Whatever the causes were, the earth has returned to paradisiacal conditions. The vast ice-fields have gone, the scanty and scrubby vegetation is replaced by luscious forests of cycads, conifers, and ferns, and warmth-loving animals penetrate to what are now the Arctic and Antarctic regions. Greenland and Spitzbergen are fragments of a continent that then bore a luxuriant growth of ferns and cycads, and housed large reptiles that could not now live thousands of miles south of it. England, and a large part of Europe, was a tranquil blue coral-ocean, the fringes of its islands girt with reefs such as we find now only three thousand miles further south, with vast shoals of Ammonites, sometimes of gigantic size, preying upon its living population or evading its monstrous sharks; while the sunlit lands were covered with graceful, palmlike cycads and early yews and pines and cypresses, and quaint forms of reptiles throve on the warm earth or in the ample swamps, or rushed on outstretched wings through the purer air.
It was an evergreen world, a world, apparently, of perpetual summer. No trace is found until the next period of an alternation of summer and winter--no trees that shed their leaves annually, or show annual rings of growth in the wood--and there is little trace of zones of climate as yet. It is true that the sensitive Ammonites differ in the northern and the southern latitudes, but, as Professor Chamberlin says, it is not clear that the difference points to a diversity of climate. We may conclude that the absence of corals higher than the north of England implies a more temperate climate further north, but what Sir A. Geikie calls (with slight exaggeration) “the almost tropical aspect” of Greenland warns us to be cautious. The climate of the mid-Jurassic was very much warmer and more uniform than the climate of the earth to-day. It was an age of great vital expansion. And into this luxuriant world we shall presently find a fresh period of elevation, disturbance, and cold breaking with momentous evolutionary results.

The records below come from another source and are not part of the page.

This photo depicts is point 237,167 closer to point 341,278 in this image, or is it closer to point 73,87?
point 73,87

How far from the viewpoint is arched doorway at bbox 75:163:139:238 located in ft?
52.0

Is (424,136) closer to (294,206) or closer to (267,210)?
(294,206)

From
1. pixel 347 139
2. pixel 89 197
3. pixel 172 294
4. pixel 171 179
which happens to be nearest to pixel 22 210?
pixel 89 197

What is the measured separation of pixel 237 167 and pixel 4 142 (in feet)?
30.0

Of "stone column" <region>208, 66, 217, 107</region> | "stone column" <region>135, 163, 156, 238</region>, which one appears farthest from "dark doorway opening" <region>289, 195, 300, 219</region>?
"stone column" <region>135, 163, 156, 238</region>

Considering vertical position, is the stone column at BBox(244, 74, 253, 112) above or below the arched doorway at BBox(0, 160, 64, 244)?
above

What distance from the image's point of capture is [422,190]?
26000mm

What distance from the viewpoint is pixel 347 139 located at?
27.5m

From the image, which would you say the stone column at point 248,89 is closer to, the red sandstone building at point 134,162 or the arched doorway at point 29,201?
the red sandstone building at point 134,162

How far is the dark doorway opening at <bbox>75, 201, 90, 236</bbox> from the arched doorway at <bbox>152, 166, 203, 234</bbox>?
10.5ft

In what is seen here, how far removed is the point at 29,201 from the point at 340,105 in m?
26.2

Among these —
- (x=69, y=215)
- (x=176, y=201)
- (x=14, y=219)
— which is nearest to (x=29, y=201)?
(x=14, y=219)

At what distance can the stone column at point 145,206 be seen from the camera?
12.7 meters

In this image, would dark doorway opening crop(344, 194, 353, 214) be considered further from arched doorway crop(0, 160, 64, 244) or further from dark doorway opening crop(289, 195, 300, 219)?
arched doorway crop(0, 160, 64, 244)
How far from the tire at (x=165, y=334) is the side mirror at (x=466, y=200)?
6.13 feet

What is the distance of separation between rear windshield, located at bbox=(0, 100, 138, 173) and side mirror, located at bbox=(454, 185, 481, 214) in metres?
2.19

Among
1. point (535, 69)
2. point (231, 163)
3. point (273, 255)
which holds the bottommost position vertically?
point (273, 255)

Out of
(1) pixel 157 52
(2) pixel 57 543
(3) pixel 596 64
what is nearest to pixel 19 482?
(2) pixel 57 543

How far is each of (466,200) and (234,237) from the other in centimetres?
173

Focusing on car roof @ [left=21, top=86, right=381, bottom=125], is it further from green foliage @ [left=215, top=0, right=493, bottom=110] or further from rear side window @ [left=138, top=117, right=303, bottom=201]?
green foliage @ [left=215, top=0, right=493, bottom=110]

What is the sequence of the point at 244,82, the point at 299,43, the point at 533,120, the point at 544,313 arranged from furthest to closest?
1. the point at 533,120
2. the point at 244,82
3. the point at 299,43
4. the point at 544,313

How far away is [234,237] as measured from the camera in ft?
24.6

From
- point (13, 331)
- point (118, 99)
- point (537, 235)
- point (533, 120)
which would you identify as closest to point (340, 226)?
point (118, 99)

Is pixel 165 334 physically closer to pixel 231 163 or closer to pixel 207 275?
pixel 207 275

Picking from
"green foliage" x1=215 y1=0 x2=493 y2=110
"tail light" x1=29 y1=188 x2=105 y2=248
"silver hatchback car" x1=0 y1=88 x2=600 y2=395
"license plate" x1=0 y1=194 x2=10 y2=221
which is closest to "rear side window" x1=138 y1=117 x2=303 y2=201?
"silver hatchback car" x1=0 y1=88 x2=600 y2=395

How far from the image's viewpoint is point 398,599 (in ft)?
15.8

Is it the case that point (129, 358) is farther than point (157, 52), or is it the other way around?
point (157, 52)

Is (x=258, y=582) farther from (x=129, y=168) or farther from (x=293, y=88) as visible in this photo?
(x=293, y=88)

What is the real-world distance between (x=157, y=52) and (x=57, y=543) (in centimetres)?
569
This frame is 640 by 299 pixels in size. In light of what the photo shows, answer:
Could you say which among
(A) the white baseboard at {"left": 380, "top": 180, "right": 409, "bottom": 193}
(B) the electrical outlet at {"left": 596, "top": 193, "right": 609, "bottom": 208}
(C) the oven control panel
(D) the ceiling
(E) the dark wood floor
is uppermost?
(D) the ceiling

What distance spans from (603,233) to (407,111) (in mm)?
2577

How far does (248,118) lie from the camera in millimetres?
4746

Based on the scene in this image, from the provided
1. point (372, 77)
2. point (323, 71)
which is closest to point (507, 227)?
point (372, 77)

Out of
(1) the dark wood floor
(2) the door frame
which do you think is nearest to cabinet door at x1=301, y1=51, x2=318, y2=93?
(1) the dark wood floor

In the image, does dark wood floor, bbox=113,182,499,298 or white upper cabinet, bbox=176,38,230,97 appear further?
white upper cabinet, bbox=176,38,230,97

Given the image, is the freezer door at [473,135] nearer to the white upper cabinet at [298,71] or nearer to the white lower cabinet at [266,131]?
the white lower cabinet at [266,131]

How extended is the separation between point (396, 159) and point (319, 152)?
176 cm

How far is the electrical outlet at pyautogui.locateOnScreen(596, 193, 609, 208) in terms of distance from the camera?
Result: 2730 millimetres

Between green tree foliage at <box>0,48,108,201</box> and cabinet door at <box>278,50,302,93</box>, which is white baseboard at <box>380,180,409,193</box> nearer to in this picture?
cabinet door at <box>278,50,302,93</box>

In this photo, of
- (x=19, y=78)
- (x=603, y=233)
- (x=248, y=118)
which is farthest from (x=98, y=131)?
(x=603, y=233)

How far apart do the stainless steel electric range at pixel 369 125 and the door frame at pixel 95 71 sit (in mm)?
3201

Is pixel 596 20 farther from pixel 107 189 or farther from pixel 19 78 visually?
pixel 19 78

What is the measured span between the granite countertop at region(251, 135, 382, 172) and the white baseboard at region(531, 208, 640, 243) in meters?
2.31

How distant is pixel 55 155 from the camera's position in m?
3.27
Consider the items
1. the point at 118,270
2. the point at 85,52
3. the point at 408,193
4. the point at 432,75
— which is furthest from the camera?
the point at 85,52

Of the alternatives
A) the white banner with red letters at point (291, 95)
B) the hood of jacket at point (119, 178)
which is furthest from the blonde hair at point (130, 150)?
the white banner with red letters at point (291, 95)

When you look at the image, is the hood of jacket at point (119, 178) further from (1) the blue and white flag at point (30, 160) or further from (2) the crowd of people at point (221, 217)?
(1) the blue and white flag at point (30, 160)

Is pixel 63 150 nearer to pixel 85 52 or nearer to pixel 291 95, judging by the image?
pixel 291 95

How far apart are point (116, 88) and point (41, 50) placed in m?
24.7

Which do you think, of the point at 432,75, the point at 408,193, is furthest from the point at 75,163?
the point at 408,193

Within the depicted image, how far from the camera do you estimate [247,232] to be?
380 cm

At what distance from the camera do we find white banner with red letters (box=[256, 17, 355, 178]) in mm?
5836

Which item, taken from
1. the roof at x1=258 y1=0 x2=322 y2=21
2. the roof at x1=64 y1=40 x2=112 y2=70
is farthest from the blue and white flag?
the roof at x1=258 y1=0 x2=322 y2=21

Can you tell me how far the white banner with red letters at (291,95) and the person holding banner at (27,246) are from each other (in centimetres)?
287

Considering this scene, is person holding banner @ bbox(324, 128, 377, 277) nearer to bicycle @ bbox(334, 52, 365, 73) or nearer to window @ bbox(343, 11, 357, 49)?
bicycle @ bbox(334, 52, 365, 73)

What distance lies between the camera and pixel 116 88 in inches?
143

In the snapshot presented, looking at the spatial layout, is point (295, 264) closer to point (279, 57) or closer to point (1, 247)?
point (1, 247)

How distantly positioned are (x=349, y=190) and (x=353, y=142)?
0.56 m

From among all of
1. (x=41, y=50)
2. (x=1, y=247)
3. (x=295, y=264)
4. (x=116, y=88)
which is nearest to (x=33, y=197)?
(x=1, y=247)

Meantime, we may take a closer look at these interesting inhabitants of the Middle Ages of the earth, before they pass away or are driven, in shrunken regiments, into the shelter of the narrowing tropics.
The principal change in the aspect of the earth, as the cold, arid plains and slopes of the Triassic slowly yield the moist and warm ow-lying lands of the Jurassic, to consists in the character of the vegetation. It is wholly intermediate in its forms between that of the primitive forests and that of the modern world. The great Cryptogams of the Carboniferous world--the giant Club-mosses and their kindred--have been slain by the long period of cold and drought. Smaller Horsetails (sometimes of a great size, but generally of the modern type) and Club-mosses remain, but are not a conspicuous feature in the landscape. On the other hand, there is as yet--apart from the Conifers--no trace of the familiar trees and flowers and grasses of the later world. The vast majority of the plants are of the cycad type. These--now confined to tropical and subtropical regions--with the surviving ferns, the new Conifers, and certain trees of the ginkgo type, form the characteristic Mesozoic vegetation.